How to Scrape Trustpilot Reviews

A complete guide to scraping Trustpilot reviews and ratings using Python. Extract business reviews for sentiment analysis and reputation monitoring.

Trustpilot hosts millions of business reviews, making it a key source for reputation monitoring and competitive analysis. Here is how to scrape it.

What Data to Extract

Star ratings, Overall and per-review scores (1-5)
Review text, Full written reviews
Reviewer info, Name, location, review count
Review date, When the review was posted
Company response, Whether the business replied
Verification status, Whether the review is verified

Basic Scraping Approach

Trustpilot pages are relatively well-structured and much of the data is in the initial HTML.

import requests
from bs4 import BeautifulSoup

url = "https://www.trustpilot.com/review/example.com"
headers = {"User-Agent": "Mozilla/5.0 (Windows NT 10.0; Win64; x64)"}

resp = requests.get(url, headers=headers)
soup = BeautifulSoup(resp.text, "html.parser")

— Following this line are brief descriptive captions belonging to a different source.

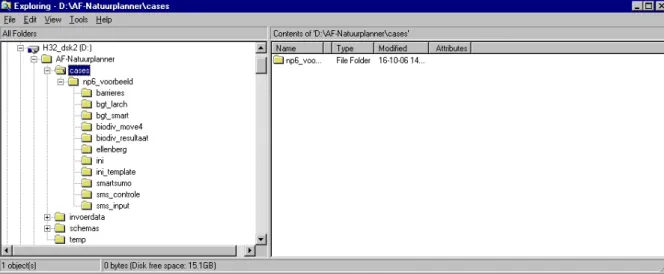 Figuur 6 Directory-structuur Natuurplanner in ArisFLow: cases en uitvoer 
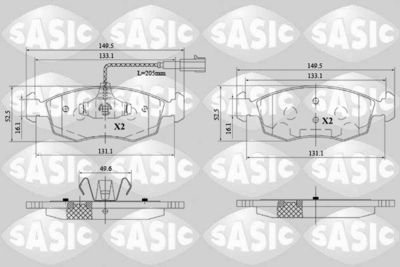 Комплект тормозных колодок, дисковый тормоз SASIC 6216171 для ABARTH PUNTO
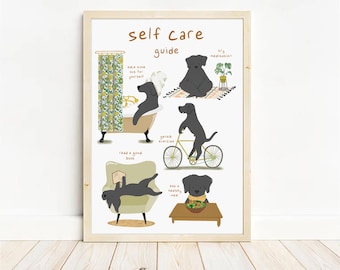 Guia de autocuidado para cães - Arte sobre saúde mental de labrador - Decoração para banheiro (Download digital)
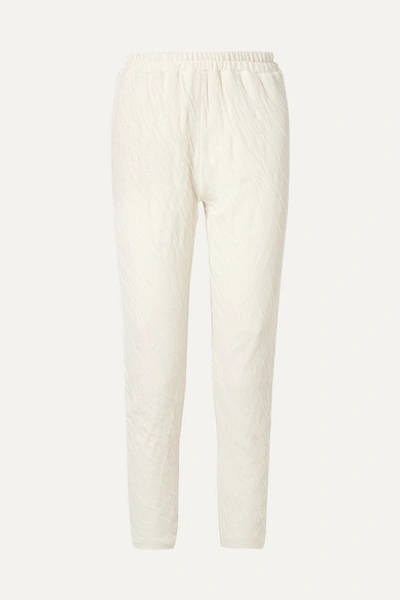 Mansur Gavriel Crinkled Cotton-jersey Tapered Pants In Cream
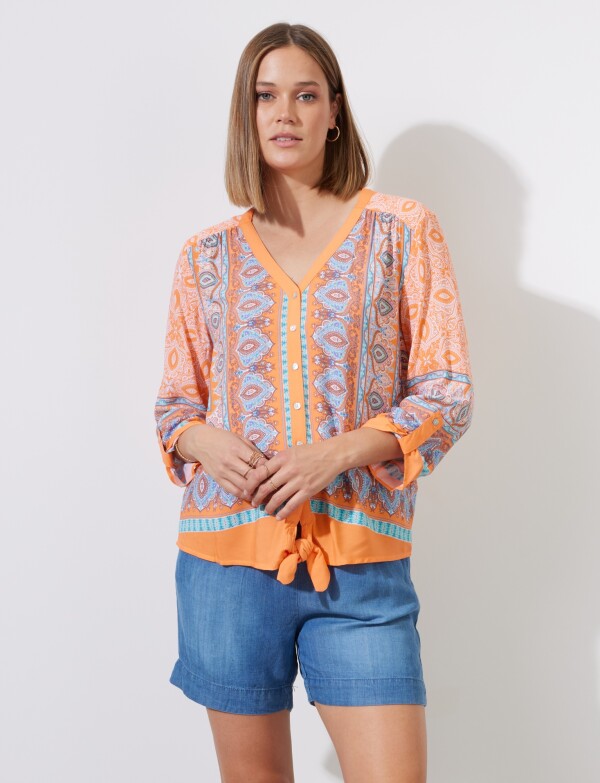 Blusa Shibori ANARANJADO/MULTI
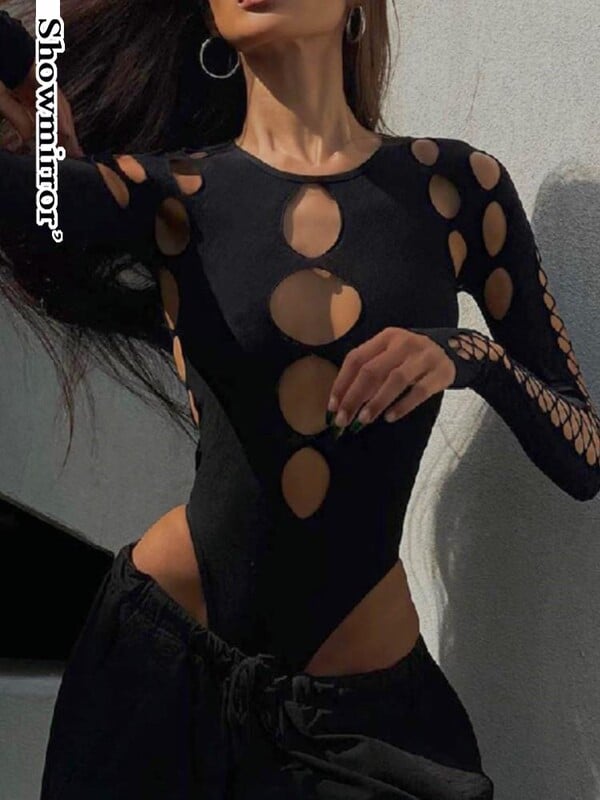 Showmirror duté gotické body s dlhým rukávom, oblečenie do nočného klubu pre ženy, jesenné oblečenie, streetwear, punkové topy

reviews = soup.select("article[data-service-review-card-paper]")
for review in reviews:
    rating = review.select_one("div[data-service-review-rating]")
    text = review.select_one("p[data-service-review-text-typography]")
    print(rating.get("data-service-review-rating") if rating else "N/A")
    print(text.text.strip() if text else "N/A")

Scaling with ScraperAPI

For scraping multiple businesses or thousands of reviews, use ScraperAPI to avoid blocks.

API_KEY = "YOUR_SCRAPERAPI_KEY"

for page in range(1, 11):
    url = f"https://www.trustpilot.com/review/example.com?page={page}"
    resp = requests.get(
        f"http://api.scraperapi.com?api_key={API_KEY}&url={url}"
    )
    # Parse reviews from each page

Handling Pagination

Trustpilot uses simple page-number pagination. Each page shows 20 reviews. Just increment the page query parameter.

JSON-LD Data

Trustpilot embeds structured data in JSON-LD format, which is easier to parse than HTML.

import json

script = soup.find("script", type="application/ld+json")
if script:
    data = json.loads(script.string)
    print(data.get("aggregateRating"))

Best Practices

Use JSON-LD first, It contains clean, structured review data
Paginate through all reviews, Do not just scrape the first page
Track review dates, Useful for sentiment trends over time
Use ScrapingAnt for volume, Residential proxies help avoid detection
Respect rate limits, Add 2-3 second delays between requests